• What you need to do:
Continue the account of the early Saturday boat trip from the point where it stops.

• Given passage:
════
Saturday started quite early.
Here I am coming back to ramp to pick up Peter after he
parked the 4x4 and trailer.
We wanted to head down Friday afternoon and stay in a cheap
donga at Sand Palms for a couple of nights, but there was a wake going on and
all were booked for those attending the wake. Added to this was the tight
budget the wife has me on lately to afford to build the house she wants on our
rural block, which meant if we booked a motel room instead of a donga it could
only be one night!
Working backwards from when we wanted to launch just before
dawn to when we had to leave Darwin, meant that the alarm goes off just after
4am. I put the last few things in my ute and head to Pete’s place. Get there
and no Peter anywhere (slept through his alarm). So after I carry all my gear
to his underground carpark where his boat is kept and pack it into where it
needs to go, then I call him and wake him up.
We get boat hooked up to Pete’s 4x4 fairly quickly, top up
the fuel, get some ice for the two days and an hour later we are at the ramp at
Milne Inlet, just up the road from Sand Palm Pub.
════
(Items from a dataset)
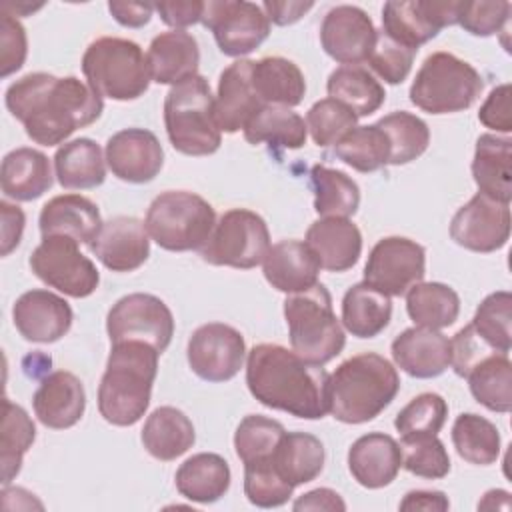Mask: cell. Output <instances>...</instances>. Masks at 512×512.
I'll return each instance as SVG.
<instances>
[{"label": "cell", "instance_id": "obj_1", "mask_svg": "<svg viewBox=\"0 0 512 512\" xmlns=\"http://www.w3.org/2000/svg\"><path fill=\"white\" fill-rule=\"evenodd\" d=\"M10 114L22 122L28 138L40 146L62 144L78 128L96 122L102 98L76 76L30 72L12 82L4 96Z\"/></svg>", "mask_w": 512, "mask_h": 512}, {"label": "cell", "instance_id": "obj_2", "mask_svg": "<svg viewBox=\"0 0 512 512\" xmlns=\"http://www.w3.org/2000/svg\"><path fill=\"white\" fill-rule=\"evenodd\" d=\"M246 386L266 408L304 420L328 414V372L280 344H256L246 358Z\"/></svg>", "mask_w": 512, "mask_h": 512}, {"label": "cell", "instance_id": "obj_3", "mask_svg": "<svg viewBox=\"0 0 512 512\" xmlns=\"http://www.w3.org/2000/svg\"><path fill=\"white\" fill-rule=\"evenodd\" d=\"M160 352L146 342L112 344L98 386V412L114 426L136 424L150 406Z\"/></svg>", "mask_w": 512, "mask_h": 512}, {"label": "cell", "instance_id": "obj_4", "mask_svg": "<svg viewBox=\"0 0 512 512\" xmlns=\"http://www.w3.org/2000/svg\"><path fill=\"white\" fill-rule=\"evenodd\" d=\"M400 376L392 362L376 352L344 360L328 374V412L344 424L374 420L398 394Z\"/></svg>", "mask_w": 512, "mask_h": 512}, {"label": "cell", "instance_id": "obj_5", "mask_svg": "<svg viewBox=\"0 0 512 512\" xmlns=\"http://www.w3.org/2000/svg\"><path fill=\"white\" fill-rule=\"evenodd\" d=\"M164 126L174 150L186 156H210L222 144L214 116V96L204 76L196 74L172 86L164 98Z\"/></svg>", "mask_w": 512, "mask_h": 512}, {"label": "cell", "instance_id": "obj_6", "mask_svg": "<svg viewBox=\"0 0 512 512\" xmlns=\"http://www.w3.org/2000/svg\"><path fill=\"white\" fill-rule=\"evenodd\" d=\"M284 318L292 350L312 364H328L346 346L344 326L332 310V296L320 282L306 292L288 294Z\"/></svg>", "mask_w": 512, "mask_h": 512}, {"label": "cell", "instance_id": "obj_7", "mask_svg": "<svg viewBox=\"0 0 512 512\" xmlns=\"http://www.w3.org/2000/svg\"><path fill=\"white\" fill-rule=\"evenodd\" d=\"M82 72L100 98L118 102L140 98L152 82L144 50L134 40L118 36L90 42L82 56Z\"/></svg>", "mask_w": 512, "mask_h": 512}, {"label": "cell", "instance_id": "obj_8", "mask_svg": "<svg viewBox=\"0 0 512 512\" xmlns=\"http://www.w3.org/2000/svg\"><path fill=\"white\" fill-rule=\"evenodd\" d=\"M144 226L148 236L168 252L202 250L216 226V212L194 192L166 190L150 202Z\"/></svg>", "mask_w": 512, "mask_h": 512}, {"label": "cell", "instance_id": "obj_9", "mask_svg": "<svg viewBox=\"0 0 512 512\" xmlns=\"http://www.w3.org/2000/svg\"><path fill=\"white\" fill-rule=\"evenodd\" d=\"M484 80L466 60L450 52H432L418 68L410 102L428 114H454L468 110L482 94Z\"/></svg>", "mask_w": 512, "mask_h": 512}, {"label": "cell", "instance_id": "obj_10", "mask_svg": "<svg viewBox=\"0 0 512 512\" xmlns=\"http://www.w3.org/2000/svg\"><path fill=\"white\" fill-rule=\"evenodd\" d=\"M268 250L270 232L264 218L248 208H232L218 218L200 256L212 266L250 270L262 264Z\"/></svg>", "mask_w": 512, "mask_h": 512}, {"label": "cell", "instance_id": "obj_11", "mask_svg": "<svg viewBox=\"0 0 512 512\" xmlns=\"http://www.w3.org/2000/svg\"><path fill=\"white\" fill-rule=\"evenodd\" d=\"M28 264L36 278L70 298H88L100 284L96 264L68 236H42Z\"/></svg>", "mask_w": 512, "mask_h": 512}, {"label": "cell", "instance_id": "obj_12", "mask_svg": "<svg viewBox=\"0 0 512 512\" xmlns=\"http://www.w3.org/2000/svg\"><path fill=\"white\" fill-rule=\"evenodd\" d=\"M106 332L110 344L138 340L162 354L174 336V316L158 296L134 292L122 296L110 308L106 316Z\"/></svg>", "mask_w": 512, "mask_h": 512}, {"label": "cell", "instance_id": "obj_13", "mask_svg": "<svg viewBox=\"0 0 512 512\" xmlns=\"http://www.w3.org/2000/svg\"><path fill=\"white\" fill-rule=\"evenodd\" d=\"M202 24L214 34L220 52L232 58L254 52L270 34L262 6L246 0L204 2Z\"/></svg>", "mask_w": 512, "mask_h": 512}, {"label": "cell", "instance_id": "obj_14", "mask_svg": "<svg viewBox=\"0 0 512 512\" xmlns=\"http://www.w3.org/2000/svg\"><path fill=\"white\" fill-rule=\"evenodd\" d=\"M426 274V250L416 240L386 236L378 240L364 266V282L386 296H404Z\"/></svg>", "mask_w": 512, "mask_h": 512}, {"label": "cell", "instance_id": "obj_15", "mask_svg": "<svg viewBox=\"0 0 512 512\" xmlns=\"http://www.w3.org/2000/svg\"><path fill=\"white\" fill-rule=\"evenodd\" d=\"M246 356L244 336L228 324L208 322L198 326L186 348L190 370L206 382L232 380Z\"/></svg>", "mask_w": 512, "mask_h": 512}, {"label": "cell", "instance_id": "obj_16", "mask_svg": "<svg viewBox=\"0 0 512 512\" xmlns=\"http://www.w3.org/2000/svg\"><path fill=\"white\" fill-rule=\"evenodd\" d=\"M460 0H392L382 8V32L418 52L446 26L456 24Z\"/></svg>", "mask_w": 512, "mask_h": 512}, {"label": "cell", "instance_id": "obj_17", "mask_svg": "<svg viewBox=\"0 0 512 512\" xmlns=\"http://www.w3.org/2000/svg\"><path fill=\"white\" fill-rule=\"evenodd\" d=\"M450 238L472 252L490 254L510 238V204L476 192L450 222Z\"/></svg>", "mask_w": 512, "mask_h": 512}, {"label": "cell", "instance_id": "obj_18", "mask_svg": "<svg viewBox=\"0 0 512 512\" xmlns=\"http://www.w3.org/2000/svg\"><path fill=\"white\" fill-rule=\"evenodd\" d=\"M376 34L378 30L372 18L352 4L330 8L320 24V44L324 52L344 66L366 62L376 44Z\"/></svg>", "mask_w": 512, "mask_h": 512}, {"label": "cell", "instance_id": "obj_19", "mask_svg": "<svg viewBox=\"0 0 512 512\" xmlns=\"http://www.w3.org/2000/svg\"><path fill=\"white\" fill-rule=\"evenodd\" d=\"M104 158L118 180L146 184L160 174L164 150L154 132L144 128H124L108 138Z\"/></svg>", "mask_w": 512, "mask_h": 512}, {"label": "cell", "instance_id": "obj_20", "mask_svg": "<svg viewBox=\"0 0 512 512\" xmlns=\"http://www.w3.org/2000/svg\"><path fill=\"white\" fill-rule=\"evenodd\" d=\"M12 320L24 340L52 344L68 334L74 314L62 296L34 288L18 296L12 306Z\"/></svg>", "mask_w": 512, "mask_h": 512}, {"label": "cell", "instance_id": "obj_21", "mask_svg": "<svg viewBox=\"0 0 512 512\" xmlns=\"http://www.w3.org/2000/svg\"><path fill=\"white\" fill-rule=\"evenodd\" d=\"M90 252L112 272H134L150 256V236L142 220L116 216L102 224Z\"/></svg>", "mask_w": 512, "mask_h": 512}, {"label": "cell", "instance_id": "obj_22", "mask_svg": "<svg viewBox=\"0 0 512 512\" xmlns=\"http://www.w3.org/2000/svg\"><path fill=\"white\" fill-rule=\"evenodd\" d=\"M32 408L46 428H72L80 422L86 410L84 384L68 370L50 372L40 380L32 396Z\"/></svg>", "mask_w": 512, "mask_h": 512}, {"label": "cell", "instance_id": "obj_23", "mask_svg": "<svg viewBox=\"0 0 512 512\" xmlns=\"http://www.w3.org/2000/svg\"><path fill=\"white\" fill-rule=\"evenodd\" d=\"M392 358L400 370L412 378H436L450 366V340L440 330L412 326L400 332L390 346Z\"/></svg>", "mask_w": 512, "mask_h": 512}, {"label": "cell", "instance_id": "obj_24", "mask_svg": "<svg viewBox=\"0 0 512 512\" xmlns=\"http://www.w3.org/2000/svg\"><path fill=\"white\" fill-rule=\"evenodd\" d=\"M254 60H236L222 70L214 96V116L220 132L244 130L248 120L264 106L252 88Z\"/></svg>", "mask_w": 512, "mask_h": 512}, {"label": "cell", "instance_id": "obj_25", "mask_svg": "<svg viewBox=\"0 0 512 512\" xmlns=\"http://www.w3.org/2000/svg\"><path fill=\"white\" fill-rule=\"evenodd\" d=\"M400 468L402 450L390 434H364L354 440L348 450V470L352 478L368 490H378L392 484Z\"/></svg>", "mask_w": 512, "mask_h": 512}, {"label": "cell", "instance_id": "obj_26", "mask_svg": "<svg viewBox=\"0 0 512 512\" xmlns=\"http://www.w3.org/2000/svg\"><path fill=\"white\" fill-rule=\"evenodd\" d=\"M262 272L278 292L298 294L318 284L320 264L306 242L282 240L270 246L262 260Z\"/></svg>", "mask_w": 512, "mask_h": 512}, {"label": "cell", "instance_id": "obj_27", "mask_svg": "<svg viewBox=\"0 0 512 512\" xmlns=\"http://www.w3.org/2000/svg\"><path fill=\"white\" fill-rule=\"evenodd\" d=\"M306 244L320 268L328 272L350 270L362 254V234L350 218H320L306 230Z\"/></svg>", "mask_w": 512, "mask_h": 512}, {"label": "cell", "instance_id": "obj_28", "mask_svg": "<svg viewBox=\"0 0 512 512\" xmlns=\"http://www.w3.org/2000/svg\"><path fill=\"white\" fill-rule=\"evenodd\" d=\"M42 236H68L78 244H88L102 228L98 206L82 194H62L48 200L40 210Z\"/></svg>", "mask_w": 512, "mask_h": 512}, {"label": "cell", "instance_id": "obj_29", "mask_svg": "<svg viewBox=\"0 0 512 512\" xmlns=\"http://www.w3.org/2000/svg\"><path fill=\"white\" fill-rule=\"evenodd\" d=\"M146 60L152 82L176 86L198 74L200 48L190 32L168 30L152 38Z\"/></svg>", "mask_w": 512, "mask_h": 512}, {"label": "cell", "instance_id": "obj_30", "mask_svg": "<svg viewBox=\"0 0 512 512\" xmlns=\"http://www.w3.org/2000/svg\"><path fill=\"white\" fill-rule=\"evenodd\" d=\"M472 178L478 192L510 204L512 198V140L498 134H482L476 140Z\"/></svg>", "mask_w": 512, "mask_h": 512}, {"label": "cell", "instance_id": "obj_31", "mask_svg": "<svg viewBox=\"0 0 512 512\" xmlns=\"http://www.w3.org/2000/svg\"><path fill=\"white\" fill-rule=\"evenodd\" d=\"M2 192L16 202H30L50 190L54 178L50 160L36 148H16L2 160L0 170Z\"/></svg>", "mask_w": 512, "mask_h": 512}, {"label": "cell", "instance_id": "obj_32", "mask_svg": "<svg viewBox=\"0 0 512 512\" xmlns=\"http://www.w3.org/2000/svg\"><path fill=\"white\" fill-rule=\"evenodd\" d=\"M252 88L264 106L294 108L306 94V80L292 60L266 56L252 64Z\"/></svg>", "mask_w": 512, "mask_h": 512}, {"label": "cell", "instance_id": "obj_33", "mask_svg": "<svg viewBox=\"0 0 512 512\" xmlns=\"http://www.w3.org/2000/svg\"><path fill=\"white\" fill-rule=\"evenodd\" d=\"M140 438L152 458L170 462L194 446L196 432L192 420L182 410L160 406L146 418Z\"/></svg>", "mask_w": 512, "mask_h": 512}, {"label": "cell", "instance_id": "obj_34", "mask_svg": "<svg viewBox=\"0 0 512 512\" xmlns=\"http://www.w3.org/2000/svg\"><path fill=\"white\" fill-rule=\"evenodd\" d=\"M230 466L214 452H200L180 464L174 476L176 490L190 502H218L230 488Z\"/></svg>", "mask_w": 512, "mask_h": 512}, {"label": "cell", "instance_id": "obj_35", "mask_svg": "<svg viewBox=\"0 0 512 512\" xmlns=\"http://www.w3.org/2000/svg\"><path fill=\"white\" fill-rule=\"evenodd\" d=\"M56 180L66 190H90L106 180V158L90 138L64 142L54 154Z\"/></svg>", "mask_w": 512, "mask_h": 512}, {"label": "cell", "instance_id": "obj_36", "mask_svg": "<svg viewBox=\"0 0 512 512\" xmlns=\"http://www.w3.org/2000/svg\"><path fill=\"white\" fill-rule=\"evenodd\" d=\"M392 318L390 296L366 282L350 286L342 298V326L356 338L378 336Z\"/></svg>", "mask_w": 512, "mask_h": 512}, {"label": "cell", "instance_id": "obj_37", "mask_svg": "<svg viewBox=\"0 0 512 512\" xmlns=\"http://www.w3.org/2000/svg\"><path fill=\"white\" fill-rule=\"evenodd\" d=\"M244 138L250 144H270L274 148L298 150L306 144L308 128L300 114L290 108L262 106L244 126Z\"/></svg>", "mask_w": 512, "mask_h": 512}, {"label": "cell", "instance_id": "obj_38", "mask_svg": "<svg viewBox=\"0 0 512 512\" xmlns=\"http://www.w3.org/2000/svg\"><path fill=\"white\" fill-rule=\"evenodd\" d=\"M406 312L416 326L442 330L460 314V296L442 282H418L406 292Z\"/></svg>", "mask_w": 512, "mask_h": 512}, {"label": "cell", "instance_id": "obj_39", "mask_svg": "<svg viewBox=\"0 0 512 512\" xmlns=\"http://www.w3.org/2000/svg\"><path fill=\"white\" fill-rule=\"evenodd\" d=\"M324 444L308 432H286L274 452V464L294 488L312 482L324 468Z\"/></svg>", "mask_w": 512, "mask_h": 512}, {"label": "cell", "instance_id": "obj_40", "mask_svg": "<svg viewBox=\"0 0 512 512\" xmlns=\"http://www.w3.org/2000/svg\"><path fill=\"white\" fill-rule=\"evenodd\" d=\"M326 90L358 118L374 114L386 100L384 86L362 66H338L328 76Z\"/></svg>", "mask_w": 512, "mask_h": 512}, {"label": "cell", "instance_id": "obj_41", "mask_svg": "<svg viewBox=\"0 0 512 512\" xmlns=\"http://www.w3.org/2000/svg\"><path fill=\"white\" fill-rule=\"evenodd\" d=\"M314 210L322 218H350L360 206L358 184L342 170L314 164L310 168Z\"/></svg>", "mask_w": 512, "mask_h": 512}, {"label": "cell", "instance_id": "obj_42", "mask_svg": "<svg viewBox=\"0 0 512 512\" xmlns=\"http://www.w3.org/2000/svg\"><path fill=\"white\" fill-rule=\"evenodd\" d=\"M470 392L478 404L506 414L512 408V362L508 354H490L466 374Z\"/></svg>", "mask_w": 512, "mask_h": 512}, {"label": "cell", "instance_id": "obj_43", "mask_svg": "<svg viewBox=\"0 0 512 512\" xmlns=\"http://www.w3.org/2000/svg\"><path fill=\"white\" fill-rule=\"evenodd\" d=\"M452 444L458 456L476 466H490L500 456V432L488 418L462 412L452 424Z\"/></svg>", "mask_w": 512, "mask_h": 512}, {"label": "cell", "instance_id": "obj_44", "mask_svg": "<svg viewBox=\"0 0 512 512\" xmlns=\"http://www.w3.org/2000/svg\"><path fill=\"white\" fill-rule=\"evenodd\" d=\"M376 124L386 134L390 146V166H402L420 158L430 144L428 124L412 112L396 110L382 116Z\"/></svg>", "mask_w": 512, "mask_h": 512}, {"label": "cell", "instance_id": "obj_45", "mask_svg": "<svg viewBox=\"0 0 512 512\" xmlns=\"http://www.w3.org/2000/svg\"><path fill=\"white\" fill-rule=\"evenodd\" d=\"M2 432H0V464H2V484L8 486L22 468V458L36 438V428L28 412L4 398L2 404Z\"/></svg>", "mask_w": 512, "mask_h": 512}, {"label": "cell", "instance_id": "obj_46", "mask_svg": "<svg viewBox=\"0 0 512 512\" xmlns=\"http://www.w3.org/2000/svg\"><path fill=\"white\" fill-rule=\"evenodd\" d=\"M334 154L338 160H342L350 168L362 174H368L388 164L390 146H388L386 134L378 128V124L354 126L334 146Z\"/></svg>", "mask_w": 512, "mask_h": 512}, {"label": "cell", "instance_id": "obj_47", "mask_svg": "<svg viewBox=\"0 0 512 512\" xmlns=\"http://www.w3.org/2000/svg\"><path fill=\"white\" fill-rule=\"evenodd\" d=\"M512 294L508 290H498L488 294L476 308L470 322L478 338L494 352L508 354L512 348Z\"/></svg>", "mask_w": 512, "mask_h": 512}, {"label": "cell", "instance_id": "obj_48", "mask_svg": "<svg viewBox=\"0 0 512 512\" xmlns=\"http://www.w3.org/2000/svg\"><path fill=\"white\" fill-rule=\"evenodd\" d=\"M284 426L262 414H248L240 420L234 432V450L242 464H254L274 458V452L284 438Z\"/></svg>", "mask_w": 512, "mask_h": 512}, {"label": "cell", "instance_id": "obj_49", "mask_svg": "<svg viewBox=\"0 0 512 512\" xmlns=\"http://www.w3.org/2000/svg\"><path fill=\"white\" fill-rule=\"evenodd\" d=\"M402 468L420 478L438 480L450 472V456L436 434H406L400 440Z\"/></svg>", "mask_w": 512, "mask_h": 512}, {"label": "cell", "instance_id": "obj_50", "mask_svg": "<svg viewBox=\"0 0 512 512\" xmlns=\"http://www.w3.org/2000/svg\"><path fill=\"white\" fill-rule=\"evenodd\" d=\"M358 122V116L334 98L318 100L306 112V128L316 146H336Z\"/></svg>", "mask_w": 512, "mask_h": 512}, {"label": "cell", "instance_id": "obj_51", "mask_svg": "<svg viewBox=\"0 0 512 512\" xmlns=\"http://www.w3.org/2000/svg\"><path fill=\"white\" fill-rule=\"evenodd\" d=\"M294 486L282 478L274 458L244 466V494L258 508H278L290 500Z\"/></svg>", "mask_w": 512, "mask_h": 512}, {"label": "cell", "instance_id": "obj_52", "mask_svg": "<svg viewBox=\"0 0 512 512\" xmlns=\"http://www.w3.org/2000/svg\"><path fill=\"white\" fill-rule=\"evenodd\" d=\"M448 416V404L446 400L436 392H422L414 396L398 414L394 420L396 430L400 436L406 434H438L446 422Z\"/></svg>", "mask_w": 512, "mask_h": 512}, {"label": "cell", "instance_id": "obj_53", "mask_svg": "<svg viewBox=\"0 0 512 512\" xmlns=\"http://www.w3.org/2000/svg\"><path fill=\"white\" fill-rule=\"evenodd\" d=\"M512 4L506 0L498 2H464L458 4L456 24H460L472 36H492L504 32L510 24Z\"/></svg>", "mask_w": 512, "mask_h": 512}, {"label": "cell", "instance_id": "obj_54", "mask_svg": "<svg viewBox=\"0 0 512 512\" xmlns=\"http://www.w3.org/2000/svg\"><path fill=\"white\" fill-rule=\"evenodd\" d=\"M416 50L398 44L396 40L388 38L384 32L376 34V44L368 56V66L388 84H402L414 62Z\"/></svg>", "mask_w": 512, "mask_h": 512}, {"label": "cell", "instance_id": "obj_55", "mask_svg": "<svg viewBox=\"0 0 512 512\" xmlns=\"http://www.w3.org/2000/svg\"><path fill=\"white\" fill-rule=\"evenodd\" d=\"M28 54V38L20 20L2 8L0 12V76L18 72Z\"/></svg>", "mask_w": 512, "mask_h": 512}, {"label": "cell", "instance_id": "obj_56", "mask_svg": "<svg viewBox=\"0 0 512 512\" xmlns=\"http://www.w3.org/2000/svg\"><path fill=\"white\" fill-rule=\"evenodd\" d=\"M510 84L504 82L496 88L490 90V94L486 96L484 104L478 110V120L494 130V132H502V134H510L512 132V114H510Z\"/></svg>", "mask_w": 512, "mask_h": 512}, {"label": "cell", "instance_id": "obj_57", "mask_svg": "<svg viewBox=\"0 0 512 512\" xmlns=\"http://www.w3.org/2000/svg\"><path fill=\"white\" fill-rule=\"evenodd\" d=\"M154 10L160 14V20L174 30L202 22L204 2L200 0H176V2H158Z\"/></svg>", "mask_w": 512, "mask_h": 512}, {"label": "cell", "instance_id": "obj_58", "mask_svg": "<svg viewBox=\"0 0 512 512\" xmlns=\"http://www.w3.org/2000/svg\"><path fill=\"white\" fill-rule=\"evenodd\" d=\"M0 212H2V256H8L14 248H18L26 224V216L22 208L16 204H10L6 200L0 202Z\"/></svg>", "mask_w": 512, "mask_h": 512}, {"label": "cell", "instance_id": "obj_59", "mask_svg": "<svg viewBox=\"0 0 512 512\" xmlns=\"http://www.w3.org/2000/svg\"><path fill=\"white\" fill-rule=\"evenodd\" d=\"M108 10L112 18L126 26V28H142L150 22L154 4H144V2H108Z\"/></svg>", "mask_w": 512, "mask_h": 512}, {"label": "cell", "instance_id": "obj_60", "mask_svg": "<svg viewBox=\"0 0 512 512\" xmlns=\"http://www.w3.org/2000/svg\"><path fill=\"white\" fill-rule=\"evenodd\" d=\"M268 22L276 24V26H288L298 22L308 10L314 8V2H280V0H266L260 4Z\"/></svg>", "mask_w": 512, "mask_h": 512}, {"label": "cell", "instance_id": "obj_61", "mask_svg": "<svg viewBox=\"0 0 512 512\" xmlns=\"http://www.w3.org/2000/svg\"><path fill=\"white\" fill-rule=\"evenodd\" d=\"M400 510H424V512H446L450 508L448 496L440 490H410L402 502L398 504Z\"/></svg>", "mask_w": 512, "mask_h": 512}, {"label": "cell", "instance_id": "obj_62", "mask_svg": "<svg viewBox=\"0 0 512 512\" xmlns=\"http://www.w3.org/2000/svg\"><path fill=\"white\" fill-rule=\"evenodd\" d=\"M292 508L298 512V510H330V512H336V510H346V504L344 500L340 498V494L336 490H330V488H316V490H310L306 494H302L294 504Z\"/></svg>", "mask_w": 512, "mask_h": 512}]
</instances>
════
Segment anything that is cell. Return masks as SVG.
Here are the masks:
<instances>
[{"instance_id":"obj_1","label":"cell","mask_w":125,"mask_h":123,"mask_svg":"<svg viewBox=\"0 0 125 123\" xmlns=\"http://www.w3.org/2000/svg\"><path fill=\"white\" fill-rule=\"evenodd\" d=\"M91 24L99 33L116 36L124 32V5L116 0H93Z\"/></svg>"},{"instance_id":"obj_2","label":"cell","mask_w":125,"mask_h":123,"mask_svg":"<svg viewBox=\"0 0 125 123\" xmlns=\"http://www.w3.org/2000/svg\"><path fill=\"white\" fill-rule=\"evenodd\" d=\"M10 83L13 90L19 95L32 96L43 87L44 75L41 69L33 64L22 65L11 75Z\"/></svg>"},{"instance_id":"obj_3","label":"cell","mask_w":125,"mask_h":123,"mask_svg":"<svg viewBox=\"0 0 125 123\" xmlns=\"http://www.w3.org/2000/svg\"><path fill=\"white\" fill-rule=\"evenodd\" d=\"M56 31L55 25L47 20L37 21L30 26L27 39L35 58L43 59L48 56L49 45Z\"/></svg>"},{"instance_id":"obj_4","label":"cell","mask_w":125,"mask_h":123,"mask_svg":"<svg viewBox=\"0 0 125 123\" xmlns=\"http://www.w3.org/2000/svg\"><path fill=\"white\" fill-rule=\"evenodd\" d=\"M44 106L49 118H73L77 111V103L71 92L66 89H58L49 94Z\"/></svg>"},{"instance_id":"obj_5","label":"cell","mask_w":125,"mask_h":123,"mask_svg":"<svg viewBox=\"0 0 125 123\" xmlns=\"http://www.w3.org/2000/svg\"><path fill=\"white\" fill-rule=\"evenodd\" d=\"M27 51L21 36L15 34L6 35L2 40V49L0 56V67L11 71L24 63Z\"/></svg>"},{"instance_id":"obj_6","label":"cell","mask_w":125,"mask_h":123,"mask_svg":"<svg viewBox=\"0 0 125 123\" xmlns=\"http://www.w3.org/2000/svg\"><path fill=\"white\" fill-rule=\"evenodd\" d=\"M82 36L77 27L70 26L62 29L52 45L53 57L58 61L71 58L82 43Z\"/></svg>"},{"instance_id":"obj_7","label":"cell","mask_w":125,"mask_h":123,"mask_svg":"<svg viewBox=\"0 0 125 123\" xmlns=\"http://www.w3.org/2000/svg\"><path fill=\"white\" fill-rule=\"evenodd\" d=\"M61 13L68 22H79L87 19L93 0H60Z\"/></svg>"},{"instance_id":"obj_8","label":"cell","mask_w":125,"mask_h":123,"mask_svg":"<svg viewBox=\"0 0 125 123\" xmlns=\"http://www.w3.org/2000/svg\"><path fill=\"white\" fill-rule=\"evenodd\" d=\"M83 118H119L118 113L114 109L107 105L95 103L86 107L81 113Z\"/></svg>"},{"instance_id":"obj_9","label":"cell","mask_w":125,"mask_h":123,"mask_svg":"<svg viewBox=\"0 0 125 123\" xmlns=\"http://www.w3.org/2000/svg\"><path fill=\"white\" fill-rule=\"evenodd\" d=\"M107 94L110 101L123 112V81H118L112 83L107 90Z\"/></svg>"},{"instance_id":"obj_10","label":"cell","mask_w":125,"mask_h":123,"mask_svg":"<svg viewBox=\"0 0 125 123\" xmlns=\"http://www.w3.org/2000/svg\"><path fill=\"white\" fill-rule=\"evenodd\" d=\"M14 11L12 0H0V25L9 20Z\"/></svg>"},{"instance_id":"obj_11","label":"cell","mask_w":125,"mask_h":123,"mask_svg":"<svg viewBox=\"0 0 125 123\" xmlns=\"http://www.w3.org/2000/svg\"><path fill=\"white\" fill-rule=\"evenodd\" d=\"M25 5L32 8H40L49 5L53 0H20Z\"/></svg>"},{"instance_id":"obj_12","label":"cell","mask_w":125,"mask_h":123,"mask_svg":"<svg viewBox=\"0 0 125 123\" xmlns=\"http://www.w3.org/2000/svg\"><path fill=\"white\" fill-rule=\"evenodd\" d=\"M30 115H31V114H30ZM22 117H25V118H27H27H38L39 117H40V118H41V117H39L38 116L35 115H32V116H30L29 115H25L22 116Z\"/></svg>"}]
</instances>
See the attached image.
════
• Right answer:
The morning is fairly calm, forecast was for a stronger wind
at the middle of the day. It was already 30 degrees, tide already low so
instead of down the back we head out to the very front of Bynoe Harbour even
though a little more breeze to cool things off but might make the ride a little
rougher.
A few early morning storms off in the distance, but blue
skies above us.
As soon as we get to “spot Y”, we see a few birds on one
side of an exposed sand bar and head in for a better look. But a problem –
electric messing about. We use the main motor to maneuver and eventual head
around the other side of the sand bar. We have been here a few times previous
trips on the way to other places, zero scales visits - hopefully today we find
something. Beautiful place, should be more fish here more often then it does
have them. Bright orange sand, blue emeralds water, usually clean water except
in the harshest wind/tide conditions, good flats that hold enough water, right
next to deep water. heaps of other animal life too - heaps of turtles this
trip, on other trips dugongs, dolphins, and false killer whales
Here we find a few birds working, a few splashes from
mackerel and down the beach behind them the typical slashes of some small
queenfish tight against the beach. We start to head over with tide current and
wind assisting out shift rather than the main motor.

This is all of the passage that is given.